My lovely self appointed gift of unemployment came with a bonus back, having to pay for my own cell phone. I did a lot of Internet research, asked my friends for their opinion, and ended up choosing t-mobile. They have by far the best priced packages and having their headquarters about 6 miles down the road assured me their coverage would be adequate. It went a little something like this:
Opening Scene:
Issaquah T-Mobile store, trendy atmosphere, trying to feel like a "Mac" store
Characters:
Jason - Mid to late 20's, average to moderately good looking, single, just trying to pay the bills
Me - Mid to late 20's, lots of adult acne, very single, going crazy because I have not "talked" to a single person all day
Jason: Can I help you with something today?

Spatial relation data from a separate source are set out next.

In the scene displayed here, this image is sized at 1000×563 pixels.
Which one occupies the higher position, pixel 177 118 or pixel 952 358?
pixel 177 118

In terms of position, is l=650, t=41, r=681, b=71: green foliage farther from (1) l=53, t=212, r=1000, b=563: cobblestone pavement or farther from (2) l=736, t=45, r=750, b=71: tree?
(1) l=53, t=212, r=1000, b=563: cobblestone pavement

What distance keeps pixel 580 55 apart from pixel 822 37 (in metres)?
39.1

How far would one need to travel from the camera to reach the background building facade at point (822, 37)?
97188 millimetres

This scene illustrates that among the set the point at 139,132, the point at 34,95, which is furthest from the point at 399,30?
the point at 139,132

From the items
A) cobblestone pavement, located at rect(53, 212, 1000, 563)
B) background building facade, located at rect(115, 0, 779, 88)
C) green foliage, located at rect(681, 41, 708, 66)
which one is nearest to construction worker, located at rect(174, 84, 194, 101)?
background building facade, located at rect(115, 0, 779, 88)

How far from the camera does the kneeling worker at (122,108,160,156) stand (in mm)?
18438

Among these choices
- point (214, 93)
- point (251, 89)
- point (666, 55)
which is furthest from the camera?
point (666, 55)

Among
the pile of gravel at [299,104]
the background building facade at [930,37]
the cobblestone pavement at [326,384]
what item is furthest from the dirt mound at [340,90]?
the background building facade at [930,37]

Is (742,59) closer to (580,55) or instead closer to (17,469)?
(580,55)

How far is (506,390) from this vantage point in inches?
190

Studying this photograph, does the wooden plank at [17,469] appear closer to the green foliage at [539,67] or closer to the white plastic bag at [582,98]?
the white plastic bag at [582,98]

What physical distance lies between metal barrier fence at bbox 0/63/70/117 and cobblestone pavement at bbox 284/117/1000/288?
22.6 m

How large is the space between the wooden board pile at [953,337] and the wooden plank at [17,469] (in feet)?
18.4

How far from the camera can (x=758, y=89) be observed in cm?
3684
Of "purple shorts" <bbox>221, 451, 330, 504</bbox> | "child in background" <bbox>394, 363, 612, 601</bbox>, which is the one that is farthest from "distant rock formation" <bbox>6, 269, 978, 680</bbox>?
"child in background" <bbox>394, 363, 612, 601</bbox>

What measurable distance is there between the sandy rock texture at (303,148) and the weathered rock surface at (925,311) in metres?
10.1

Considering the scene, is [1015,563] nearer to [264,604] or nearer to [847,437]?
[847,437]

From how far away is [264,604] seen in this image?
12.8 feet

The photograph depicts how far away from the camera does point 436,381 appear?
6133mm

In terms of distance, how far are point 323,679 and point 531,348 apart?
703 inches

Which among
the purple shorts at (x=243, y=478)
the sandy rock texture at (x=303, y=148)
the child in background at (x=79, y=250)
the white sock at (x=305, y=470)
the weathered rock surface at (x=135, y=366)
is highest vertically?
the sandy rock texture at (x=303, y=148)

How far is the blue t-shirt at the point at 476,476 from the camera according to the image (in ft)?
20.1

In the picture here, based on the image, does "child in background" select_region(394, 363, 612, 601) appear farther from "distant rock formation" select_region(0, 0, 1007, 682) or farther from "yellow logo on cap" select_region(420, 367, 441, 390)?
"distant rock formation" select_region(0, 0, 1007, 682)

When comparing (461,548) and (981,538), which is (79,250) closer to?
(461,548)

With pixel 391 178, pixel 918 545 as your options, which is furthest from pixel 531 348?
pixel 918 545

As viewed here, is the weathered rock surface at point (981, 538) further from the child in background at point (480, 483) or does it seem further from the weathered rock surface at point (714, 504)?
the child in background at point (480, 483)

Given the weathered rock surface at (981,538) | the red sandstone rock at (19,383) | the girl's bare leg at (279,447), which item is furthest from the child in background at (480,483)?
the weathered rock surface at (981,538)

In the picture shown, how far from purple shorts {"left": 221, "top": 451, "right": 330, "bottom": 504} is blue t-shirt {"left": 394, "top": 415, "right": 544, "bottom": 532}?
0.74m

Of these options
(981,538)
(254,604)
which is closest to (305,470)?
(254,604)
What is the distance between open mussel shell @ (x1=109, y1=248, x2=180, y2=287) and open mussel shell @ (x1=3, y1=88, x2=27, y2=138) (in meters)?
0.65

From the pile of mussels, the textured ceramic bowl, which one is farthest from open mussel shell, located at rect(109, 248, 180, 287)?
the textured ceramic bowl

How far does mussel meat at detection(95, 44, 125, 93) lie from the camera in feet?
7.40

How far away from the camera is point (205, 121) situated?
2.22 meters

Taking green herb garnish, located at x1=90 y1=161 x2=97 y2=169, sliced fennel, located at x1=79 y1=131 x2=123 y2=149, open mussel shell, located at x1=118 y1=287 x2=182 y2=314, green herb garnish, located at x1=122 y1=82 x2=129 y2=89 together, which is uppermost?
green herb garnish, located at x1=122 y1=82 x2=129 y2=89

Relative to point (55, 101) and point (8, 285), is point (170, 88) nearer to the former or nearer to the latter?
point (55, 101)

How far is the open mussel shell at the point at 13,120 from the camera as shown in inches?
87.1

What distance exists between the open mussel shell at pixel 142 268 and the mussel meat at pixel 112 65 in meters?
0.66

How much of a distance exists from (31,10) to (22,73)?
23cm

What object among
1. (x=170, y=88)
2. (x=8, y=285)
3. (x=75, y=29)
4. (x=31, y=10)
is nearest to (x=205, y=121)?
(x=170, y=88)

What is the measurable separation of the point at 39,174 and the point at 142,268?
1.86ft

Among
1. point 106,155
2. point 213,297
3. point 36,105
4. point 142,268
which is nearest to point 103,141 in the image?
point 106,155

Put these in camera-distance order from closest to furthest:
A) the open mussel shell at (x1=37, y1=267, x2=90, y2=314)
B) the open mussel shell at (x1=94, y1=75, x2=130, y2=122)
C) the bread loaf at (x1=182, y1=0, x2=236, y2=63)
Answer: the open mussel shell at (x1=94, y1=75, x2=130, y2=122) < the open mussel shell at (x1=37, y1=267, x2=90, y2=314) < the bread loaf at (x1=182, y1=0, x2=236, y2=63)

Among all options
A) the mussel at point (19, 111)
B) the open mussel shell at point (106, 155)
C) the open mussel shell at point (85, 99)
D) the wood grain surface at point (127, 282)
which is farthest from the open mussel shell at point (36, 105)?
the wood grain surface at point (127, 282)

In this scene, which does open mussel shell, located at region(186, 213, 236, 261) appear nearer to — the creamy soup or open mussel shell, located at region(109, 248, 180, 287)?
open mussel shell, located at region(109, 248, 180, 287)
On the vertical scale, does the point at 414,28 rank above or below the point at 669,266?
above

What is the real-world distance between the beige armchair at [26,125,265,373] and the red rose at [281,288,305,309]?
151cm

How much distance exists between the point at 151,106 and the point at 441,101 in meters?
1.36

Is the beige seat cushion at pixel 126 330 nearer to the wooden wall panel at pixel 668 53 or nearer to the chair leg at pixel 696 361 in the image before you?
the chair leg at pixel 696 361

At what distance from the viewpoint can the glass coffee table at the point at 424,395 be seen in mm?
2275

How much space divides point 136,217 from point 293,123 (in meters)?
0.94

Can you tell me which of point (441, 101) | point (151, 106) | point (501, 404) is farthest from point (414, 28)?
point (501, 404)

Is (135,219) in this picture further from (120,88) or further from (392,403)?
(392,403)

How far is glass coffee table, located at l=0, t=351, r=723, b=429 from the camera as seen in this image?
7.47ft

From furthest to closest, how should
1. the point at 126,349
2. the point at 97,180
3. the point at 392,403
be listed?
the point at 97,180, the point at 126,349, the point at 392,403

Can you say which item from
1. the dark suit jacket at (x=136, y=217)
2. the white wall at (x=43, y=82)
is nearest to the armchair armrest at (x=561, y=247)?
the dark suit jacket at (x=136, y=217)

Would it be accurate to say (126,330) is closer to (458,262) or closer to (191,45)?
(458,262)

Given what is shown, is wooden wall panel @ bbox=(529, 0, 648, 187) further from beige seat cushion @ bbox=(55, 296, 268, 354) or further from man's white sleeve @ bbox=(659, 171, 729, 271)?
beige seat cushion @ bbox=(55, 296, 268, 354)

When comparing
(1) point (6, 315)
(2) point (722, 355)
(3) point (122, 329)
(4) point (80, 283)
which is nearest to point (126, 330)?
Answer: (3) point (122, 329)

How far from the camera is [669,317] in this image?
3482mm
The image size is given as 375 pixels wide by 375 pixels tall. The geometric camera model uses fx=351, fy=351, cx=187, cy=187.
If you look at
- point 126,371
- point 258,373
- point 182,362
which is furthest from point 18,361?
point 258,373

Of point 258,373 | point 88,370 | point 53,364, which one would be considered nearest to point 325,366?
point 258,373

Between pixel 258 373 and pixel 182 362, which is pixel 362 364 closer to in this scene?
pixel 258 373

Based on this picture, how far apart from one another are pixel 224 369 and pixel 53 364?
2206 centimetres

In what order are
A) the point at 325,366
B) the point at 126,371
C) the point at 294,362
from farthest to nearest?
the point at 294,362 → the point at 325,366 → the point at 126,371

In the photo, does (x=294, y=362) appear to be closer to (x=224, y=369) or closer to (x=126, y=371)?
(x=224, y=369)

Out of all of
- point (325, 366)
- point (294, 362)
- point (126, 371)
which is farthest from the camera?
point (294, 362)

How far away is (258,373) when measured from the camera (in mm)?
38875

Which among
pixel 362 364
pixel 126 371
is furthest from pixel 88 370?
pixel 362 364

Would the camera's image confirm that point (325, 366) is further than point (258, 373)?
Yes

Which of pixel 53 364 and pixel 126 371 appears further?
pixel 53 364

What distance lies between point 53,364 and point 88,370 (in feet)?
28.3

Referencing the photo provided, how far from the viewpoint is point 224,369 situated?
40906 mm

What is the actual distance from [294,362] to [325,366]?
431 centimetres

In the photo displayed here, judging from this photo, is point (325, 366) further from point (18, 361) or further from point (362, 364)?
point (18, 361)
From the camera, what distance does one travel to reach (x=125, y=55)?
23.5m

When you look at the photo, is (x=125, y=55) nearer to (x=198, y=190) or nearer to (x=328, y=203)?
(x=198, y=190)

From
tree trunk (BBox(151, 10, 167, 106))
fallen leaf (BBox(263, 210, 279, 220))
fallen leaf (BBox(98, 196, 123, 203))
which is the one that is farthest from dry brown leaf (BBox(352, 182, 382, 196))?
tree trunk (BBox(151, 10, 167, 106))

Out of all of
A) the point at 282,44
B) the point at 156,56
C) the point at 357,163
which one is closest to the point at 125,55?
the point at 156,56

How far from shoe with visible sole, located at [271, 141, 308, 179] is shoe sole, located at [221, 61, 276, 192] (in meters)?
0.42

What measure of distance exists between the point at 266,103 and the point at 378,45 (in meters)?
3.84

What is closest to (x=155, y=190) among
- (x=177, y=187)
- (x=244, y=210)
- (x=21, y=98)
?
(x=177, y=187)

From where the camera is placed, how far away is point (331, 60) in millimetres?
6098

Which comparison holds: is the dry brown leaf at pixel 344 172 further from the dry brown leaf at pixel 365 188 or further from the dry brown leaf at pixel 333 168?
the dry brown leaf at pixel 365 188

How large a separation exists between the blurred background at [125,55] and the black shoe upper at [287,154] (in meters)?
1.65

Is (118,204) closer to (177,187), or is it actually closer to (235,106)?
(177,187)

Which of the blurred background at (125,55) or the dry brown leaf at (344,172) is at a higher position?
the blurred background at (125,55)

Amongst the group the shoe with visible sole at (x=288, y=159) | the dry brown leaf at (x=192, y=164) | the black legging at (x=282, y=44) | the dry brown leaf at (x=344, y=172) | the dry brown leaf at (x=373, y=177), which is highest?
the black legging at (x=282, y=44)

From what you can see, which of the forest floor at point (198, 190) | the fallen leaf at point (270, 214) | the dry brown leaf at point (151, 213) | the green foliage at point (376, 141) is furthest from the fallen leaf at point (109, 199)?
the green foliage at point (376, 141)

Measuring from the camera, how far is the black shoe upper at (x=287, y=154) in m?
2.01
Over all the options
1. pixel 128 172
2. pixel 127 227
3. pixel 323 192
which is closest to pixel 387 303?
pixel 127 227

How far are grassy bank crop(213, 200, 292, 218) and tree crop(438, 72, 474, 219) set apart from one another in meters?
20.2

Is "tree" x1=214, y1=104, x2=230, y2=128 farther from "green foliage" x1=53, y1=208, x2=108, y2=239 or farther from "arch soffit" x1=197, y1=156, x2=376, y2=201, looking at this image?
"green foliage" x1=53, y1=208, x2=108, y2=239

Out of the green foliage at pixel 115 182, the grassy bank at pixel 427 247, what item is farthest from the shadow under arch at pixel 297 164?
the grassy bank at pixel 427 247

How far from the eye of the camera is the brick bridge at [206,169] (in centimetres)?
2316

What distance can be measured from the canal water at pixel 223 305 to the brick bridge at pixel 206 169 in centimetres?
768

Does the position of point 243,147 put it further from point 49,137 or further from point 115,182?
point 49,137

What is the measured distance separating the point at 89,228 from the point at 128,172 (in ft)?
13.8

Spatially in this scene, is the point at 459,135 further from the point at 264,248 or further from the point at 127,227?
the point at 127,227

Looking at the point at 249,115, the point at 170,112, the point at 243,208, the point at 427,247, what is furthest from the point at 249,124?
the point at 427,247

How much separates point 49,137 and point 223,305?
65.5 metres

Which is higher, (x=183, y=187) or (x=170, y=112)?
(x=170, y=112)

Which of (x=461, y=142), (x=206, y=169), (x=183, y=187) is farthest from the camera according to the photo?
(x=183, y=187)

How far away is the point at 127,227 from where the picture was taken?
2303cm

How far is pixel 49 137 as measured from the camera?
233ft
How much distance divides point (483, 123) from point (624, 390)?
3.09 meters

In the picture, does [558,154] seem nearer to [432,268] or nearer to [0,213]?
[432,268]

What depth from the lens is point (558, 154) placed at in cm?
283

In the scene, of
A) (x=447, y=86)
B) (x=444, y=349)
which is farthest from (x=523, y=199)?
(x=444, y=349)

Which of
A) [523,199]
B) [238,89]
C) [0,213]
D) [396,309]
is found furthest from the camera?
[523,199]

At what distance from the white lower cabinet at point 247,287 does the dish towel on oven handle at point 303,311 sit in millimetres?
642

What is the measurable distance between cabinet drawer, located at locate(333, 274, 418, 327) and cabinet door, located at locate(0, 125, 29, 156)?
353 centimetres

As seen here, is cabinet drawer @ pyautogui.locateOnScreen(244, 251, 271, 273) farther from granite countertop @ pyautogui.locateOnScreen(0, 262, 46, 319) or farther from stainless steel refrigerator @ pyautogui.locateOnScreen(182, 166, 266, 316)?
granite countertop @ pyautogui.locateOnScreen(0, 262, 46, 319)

Me: Ya, I need a cell phone. I don't need it to send email, play music, or cook me dinner. I just need a phone this can make and take calls with ease. Oh, and I don't want it to have an antenna. I tend to break them off when I chuck it in my purse and I don't want to look silly like my friend Em. (Em, you know I love you but the extended antenna has to go!) One other thing, I like a phone that flips closed. I don't want to accidentally call my mom when I am wooing all the men.
Jason: Wow, ok...it sounds like you have a pretty good idea about what you want and so you know, we don't sell any phones with antennas. Our flip phones are over here.
Me: I actually found the phone I want online, but I needed to come in and hold it to see if my chubby fingers can work the buttons and if it makes my face look fat. (By this point Jason is laughing. Not so much with me, but at me.)
Jason: Have you looked into our phone plans?
Me: Well, I have no idea how many minutes I need because my current phone is through work. I'm really not a phone person. I was thinking your lowest plan that includes unlimited calls to your top 5 friends would work. Question though, what if I don't really have 5 people I call that often? Can I change my top 5? I mean, say I breakup with my future boyfriend or I have a falling out with a friend because girls are crazy. What are my options?
Jason: You can change you top 5 once a month, but you can't have any 800 or 900 numbers in your top 5. Maybe you should not breakup with your future boyfriend. I am sure he was just having a hard couple of days at work.
Me: You may have a point about the future boyfriend. I'll keep that in mind, but that is too bad I can't have my favorite phone sex number in my top 5. Now I really am down to 4 friends.
Thanks T-Mo. (that's what the locals call it) Thanks for dealing with my craziness but more then that, thanks for your phenomenal customer service. My phone had a mail in rebate and they filled out the form, put all of the rebate items in an envelope, and addressed it.
1 comment:
did you really mention your favorite phone sex number?! did the guy think you were crazy!? you have some guts!